Around 75 prisoners have announced their participation in the hunger strike in response to arbitrary transfers from Naqab to Nafha prison.
According to a joint statement by the PLO Detainees and Ex-Detainees Commission and the Palestinian Prisoner's Society (PPS), the prisoners’ decision to start a hunger strike follows the provocative visit of Israeli National Security Minister Itamar Be-Gvir to Ofer prison, southwest of Ramallah, and his persistent threats against Palestinian prisoners.
Simultaneously, nine Palestinian detainees continued their open-ended hunger strike to protest unfair administrative detention under Israel's policy.
These detainees include Kayed Al-Fasfous, Sultan Khlouf, Osama Darkouk, Hadi Nazzal, Mohammad Taysir Zakarneh, Anas Kmail, Abdelrahman Baraka, Mohammed Basem Ikhmis, and Zuhdi Abdo.

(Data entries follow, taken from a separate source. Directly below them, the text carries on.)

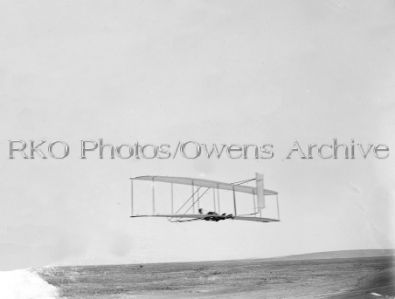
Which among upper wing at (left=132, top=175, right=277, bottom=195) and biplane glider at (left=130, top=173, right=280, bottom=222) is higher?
upper wing at (left=132, top=175, right=277, bottom=195)

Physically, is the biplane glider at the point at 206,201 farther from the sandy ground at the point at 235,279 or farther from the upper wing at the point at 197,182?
the sandy ground at the point at 235,279

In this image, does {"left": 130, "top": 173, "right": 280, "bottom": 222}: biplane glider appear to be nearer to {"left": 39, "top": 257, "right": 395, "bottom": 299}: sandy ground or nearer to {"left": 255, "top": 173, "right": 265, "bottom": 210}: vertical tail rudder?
{"left": 255, "top": 173, "right": 265, "bottom": 210}: vertical tail rudder

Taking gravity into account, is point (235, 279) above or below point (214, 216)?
below

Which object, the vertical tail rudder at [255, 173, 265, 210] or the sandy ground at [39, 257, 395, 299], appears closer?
the sandy ground at [39, 257, 395, 299]

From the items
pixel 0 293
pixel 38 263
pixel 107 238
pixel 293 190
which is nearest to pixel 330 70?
pixel 293 190

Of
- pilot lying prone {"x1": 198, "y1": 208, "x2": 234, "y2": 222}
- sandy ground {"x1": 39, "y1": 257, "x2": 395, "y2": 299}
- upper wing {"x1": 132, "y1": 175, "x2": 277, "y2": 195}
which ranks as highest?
upper wing {"x1": 132, "y1": 175, "x2": 277, "y2": 195}

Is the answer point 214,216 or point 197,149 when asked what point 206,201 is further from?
point 197,149

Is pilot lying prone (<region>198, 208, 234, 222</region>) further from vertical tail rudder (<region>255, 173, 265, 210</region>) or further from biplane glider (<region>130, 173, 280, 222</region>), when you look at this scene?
vertical tail rudder (<region>255, 173, 265, 210</region>)

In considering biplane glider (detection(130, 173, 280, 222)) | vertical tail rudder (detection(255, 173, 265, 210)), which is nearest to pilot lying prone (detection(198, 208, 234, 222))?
biplane glider (detection(130, 173, 280, 222))

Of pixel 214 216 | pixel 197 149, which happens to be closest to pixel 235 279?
pixel 214 216
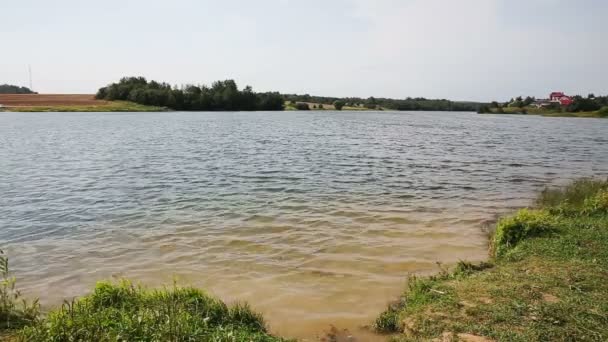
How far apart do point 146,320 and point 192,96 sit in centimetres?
13725

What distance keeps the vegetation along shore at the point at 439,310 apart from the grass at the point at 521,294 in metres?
0.01

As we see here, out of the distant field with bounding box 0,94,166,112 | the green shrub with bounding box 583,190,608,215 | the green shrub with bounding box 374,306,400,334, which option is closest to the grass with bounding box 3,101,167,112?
the distant field with bounding box 0,94,166,112

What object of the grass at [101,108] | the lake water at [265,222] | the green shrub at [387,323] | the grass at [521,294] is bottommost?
the lake water at [265,222]

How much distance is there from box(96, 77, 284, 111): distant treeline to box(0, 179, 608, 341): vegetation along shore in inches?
5072

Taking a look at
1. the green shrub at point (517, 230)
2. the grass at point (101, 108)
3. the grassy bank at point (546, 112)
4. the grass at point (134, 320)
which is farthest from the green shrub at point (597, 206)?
the grassy bank at point (546, 112)

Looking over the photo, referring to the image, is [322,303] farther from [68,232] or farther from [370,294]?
[68,232]

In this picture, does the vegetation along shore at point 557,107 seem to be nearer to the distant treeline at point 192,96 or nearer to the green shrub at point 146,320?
the distant treeline at point 192,96

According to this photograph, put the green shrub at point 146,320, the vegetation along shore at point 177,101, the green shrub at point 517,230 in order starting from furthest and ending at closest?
the vegetation along shore at point 177,101, the green shrub at point 517,230, the green shrub at point 146,320

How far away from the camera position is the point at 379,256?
412 inches

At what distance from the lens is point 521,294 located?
6.61 meters

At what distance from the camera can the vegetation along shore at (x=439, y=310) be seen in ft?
16.6

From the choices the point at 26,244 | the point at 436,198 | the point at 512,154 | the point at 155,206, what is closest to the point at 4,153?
the point at 155,206

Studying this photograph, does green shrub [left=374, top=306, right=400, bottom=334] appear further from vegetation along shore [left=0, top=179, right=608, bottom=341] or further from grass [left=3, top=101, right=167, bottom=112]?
grass [left=3, top=101, right=167, bottom=112]

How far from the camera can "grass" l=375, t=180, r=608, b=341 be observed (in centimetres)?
560
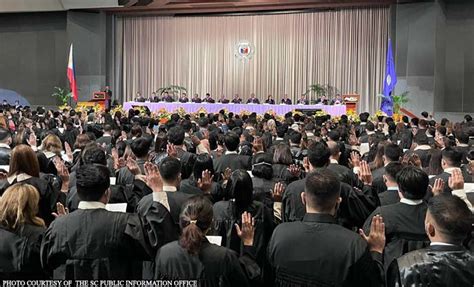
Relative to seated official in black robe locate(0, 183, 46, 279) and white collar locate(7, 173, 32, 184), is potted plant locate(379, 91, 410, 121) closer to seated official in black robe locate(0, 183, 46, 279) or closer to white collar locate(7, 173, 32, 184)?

Requests for Int'l Intervention
Fatah Deputy Head Mahmoud Al-Aloul warned about the consequences of Israeli aggression towards Palestinian prisoners, urging immediate international action to prevent the situation from spiralling out of control.
Al-Aloul closely monitors the conditions of prisoners, particularly those held in Naqab desert prison, who face systematic oppression, provocative inspections, and punitive policies under the influence of extremist Minister Itamar Ben-Gvir.

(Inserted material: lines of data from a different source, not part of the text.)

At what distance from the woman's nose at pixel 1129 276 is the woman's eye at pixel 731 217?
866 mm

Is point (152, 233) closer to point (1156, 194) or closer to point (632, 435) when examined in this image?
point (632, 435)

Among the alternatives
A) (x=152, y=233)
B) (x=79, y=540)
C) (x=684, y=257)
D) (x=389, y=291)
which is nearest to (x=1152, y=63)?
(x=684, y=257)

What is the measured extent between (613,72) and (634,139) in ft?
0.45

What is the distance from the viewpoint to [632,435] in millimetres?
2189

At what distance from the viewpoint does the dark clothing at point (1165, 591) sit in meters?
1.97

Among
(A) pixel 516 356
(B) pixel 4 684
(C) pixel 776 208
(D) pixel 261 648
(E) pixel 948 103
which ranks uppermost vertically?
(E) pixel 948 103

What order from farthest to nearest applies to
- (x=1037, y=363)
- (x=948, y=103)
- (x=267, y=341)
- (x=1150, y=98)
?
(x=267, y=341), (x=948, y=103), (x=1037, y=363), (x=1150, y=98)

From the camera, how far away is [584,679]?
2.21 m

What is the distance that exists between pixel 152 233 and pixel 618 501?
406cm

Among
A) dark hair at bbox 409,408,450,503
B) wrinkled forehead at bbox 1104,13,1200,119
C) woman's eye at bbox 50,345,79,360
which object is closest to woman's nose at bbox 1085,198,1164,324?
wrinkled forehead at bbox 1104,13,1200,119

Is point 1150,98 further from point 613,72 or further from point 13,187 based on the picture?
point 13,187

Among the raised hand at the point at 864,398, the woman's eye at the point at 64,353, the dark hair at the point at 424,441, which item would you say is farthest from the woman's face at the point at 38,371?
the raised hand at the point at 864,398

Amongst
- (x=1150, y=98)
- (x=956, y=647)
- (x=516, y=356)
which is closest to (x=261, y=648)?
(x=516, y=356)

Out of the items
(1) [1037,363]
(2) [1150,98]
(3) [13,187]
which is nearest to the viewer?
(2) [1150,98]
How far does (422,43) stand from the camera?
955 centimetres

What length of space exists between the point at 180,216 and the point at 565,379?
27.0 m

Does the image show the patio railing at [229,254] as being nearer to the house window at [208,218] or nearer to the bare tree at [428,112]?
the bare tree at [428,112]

Any harm or isolation inflicted on prisoners will result in grave repercussions, asserted Al-Aloul, emphasizing continuous efforts to protect the prisoners from abuse within Israeli occupation prisons.
The PLO Commission for Detainees and Ex-Detainees called on the international community to break its silence on Israel's administrative detention practices.
The commission demanded the immediate formation of an international human rights committee to investigate the details of administrative detention and witness the suffering endured by detainees, who are held without being charged or tried, at the hands of Israeli intelligence officers.
According to Israeli human rights group B'Tselem, the number of people in administrative detention has reached 1,017, the highest count since April 2003.